The oversight arrangement is “administration without representation,” Dr. Juan Guisti-Cordero of the University of Puerto Rico said. “The Thirteen Colonies had taxation without representation but they weren’t run by Great Britain. Britain had power over the Colonies, but it didn’t have nearly the power and the presence the U.S. has over Puerto Rico. We have no taxation. but we have administration in almost every conceivable aspect of our lives,” Guisti-Cordero said. “We’re not taxed, but we’re administered, which is something a lot worse.”
With every check the fiscal control board canceled, and every penny creditors plucked from Puerto Rican pockets, the pool of money and incentives for resilient internet improvements shrank. The stagnation of Puerto Rico’s internet is inseparable from the larger economic forces battering the Commonwealth.
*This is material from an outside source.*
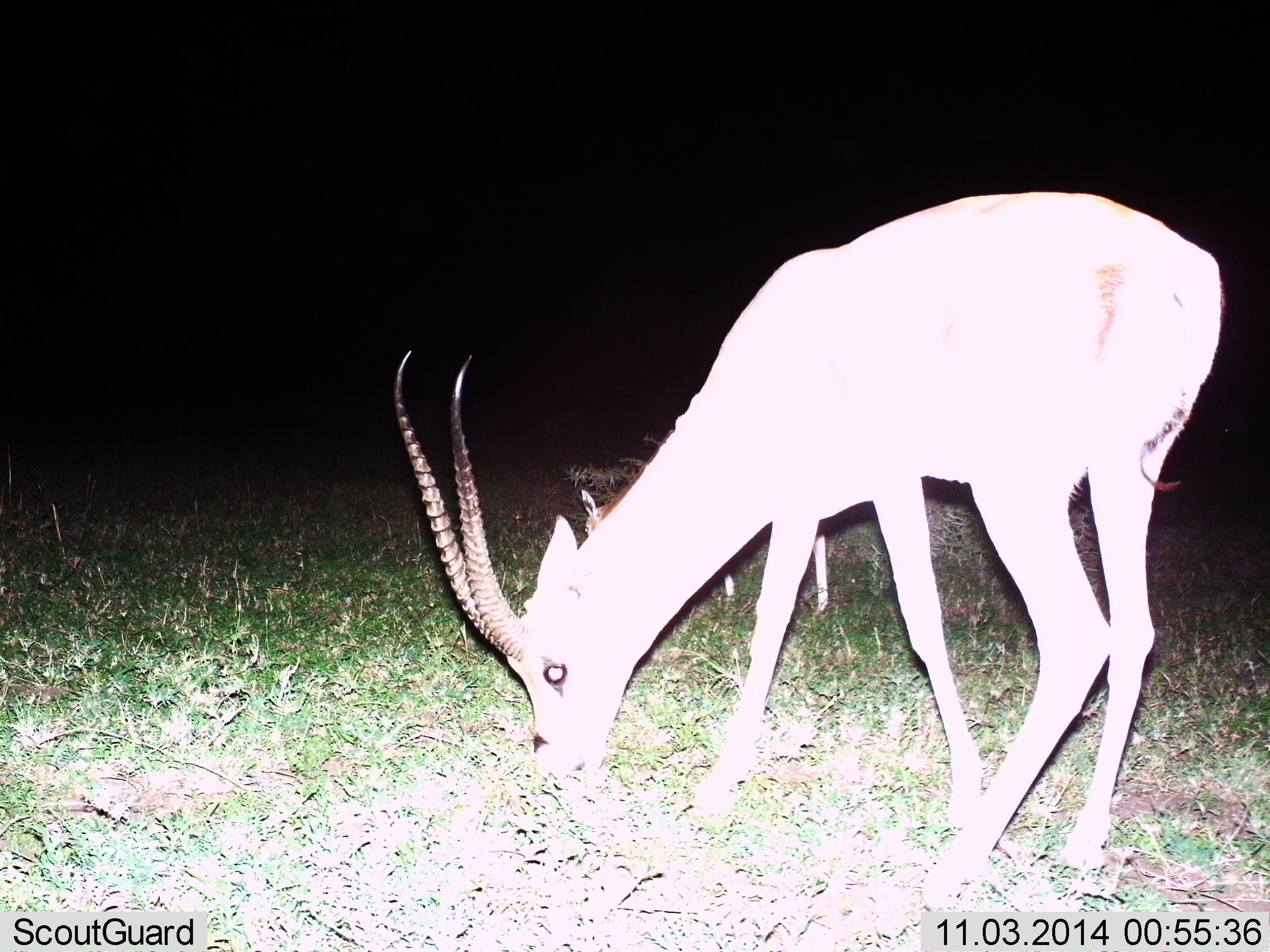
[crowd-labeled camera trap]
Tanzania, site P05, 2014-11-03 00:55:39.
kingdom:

Another is many Puerto Ricans’ inability to afford the internet they’re offered. A 2016 GSMA Intelligence Survey on Mobile Internet in Latin America and the Caribbean found that only 1.3 million of the 3.5 million Puerto Ricans with access to high-speed broadband subscribed to it. One-third of Puerto Ricans who didn’t subscribe cited price as a major reason why.
These figures also likely underestimate how cost keeps Puerto Ricans from high-speed internet. The poorest 40% of the population pay nearly one-fifth of their income to get mobile broadband. On the other hand, the richest 20% pay only a 2% sliver of their income for fast mobile internet.
“Somebody has to be accountable,” Rodriguez stressed, describing––with the exception of T-Mobile––telecom companies that wouldn’t “show their face” and a government that pointed fingers back at industry. Between those companies and the government stand 3.1 million Puerto Ricans––each an American citizen by law, even if official treatment doesn’t always show it.